### [WRITTEN TASK]
Lay out the stretch of rows from the line containing "What distance away from the lens" through the line containing "0.15 meters" as a two-column CSV with the headers input and output. Give one line per row, with its text and its answer each in its own quoted field and any line breaks turned into spaces.

### [DATA SHOWN]
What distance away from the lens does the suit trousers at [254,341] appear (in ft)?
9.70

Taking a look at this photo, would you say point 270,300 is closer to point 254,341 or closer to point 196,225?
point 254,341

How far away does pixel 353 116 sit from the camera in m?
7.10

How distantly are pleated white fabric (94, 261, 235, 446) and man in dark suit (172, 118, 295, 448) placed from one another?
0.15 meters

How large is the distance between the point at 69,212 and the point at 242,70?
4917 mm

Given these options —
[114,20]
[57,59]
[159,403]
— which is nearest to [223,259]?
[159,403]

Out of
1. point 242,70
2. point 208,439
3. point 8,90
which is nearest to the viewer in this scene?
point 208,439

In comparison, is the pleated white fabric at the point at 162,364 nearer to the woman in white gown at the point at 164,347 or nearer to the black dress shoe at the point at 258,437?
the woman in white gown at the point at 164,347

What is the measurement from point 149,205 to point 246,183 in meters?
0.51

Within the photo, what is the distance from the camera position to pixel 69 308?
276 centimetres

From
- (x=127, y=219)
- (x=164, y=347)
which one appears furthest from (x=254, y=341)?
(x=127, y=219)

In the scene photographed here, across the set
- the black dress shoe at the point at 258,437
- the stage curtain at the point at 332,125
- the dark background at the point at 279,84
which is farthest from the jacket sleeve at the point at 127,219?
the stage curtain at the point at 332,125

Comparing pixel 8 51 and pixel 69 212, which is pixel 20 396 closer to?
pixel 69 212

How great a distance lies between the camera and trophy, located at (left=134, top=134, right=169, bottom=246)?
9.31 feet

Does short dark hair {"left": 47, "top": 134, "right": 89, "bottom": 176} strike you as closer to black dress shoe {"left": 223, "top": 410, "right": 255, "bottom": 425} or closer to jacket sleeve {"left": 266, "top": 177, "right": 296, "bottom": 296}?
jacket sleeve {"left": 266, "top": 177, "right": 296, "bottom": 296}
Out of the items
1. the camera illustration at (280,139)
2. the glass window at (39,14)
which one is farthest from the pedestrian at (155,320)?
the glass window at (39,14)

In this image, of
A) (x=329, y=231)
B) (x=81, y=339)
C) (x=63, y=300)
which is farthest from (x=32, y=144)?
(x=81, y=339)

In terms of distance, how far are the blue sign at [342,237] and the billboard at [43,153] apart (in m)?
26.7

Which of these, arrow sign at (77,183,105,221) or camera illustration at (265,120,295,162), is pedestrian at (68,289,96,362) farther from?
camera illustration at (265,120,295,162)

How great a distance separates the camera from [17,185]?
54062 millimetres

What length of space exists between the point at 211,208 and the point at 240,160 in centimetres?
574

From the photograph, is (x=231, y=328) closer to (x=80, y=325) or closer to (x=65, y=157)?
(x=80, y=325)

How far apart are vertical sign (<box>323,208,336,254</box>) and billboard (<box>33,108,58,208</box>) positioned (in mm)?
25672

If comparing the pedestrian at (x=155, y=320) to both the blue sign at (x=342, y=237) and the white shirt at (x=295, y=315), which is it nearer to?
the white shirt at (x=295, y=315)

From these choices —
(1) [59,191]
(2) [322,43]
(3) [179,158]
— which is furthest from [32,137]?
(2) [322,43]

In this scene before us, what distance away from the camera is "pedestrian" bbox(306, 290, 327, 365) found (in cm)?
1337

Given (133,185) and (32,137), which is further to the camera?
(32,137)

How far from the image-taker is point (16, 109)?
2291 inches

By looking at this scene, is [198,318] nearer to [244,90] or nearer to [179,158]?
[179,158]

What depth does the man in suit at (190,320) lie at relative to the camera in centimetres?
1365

* * *

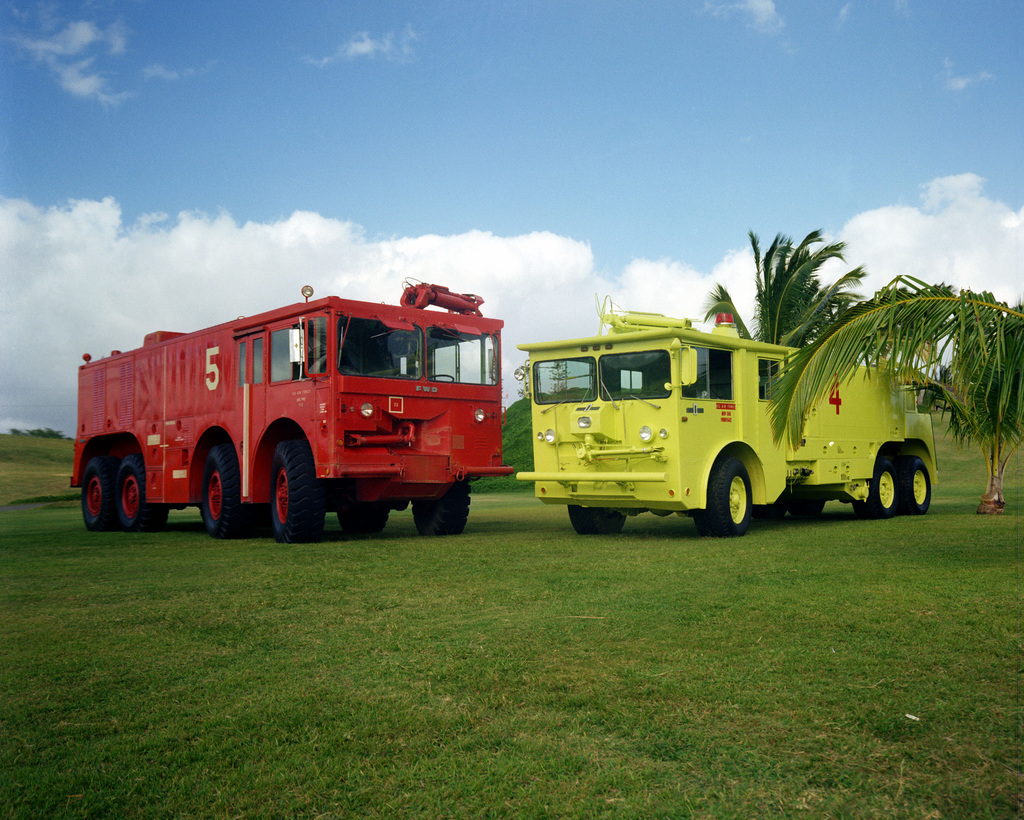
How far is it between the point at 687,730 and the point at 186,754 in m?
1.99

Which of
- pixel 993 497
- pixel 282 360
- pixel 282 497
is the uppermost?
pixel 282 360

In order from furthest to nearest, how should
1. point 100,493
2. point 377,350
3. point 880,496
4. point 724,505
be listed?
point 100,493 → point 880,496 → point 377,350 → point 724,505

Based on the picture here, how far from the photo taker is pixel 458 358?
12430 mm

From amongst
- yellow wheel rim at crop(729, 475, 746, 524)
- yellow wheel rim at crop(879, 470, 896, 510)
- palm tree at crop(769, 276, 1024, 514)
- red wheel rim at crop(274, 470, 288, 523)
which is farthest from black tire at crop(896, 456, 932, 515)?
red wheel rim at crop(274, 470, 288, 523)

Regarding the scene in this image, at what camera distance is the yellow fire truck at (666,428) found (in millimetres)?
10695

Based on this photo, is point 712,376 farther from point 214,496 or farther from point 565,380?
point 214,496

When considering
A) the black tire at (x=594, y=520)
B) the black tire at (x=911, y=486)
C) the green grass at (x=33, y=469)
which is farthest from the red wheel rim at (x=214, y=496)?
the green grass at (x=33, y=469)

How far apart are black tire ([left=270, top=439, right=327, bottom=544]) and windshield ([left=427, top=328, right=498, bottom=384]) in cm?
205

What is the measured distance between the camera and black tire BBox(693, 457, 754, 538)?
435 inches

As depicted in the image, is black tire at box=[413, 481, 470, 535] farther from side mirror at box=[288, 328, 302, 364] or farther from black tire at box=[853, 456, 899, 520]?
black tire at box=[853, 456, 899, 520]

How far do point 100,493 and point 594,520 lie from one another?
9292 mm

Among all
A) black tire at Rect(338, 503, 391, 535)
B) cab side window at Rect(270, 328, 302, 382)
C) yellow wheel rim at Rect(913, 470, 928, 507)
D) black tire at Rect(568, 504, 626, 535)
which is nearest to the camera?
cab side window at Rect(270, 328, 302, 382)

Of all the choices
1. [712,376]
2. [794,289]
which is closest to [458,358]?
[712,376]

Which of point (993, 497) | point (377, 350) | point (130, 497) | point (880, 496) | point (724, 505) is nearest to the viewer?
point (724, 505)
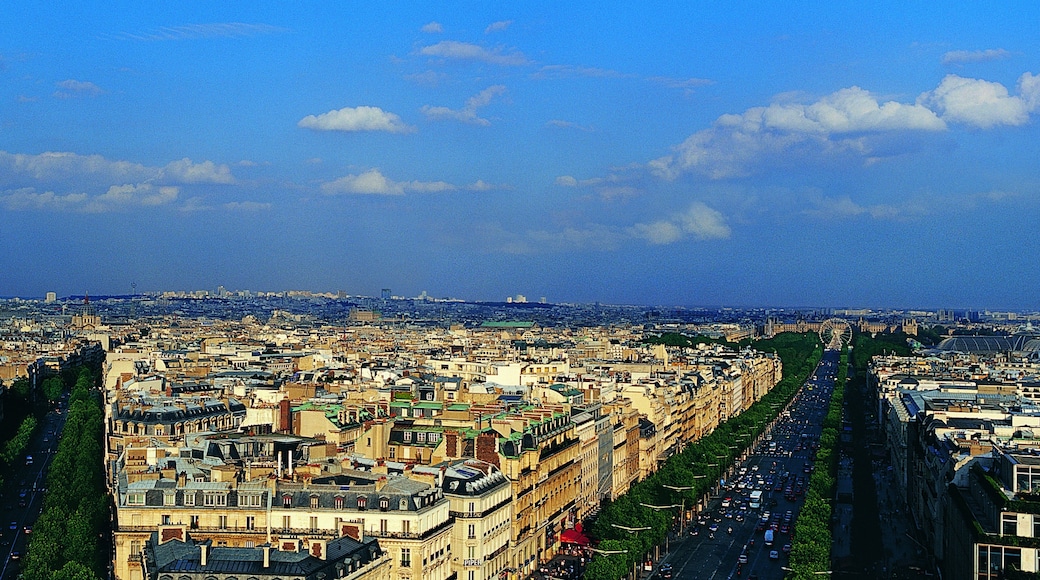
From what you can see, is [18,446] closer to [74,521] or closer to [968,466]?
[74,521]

### [SOLUTION]
input,output
"What distance away from the lens does the suit trousers at [254,341] appear (in ft)?","9.70"
"Taking a look at this photo, would you say point 270,300 is closer to point 254,341 or closer to point 196,225?","point 254,341"
"How far away does pixel 353 116 sit from the camera in m?","7.10"
"How distantly are pleated white fabric (94, 261, 235, 446) and man in dark suit (172, 118, 295, 448) placed from one another?","0.15 meters"